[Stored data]

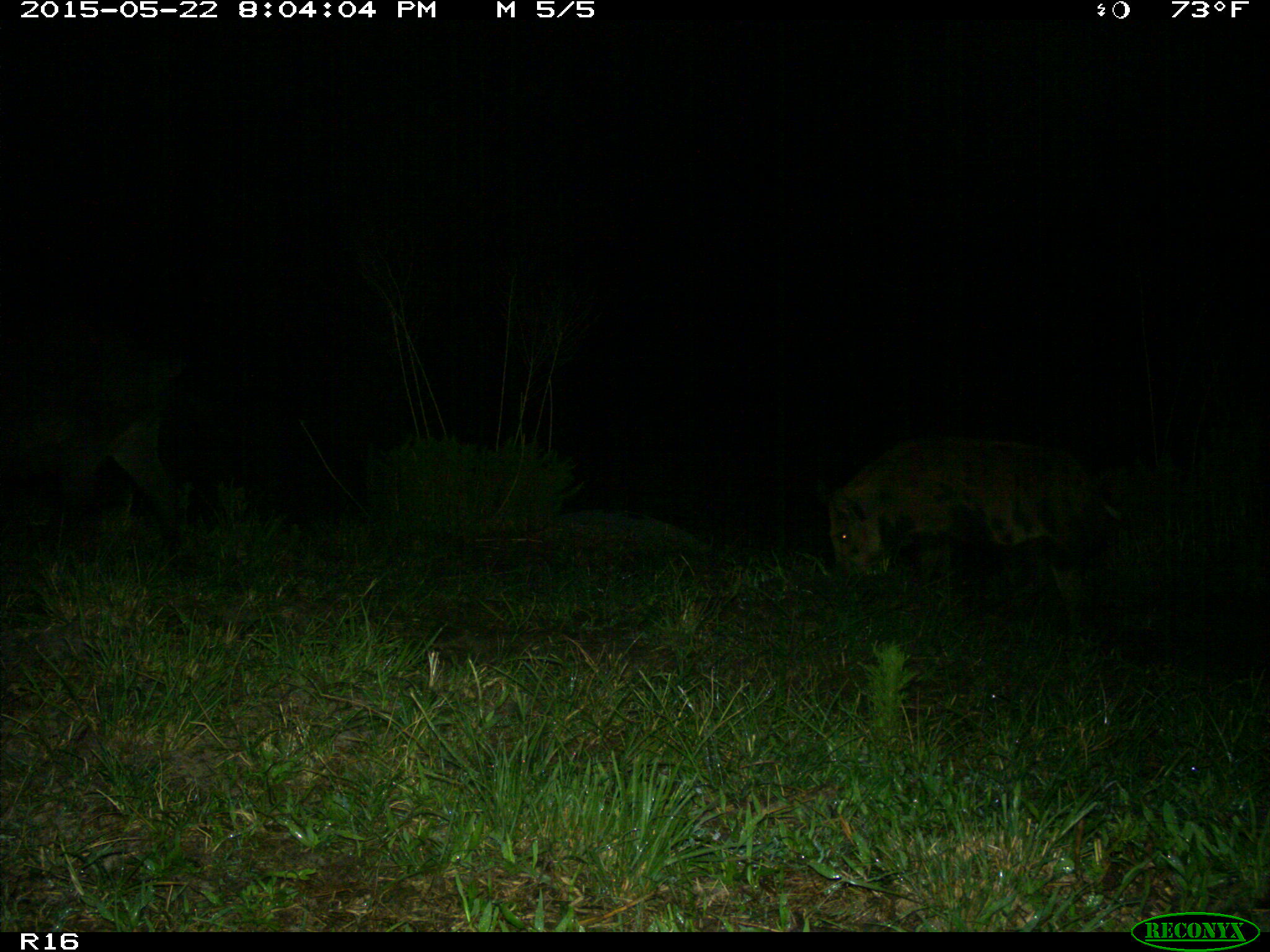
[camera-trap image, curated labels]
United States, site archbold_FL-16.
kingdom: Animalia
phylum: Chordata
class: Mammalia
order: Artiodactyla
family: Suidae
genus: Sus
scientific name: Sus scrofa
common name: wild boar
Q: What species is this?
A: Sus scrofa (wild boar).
---
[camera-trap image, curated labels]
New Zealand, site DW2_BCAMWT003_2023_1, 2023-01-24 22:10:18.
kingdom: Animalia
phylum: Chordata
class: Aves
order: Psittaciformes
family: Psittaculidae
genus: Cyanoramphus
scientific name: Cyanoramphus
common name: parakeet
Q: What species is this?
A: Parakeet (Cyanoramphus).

:: Your task ::
In the entries above, restate word for word the lines between the one holding "New Zealand, site" and the one holding "A: Parakeet (Cyanoramphus).", inclusive, and nothing besides.

:: Result below ::
New Zealand, site DW2_BCAMWT003_2023_1, 2023-01-24 22:10:18.
kingdom: Animalia
phylum: Chordata
class: Aves
order: Psittaciformes
family: Psittaculidae
genus: Cyanoramphus
scientific name: Cyanoramphus
common name: parakeet
Q: What species is this?
A: Parakeet (Cyanoramphus).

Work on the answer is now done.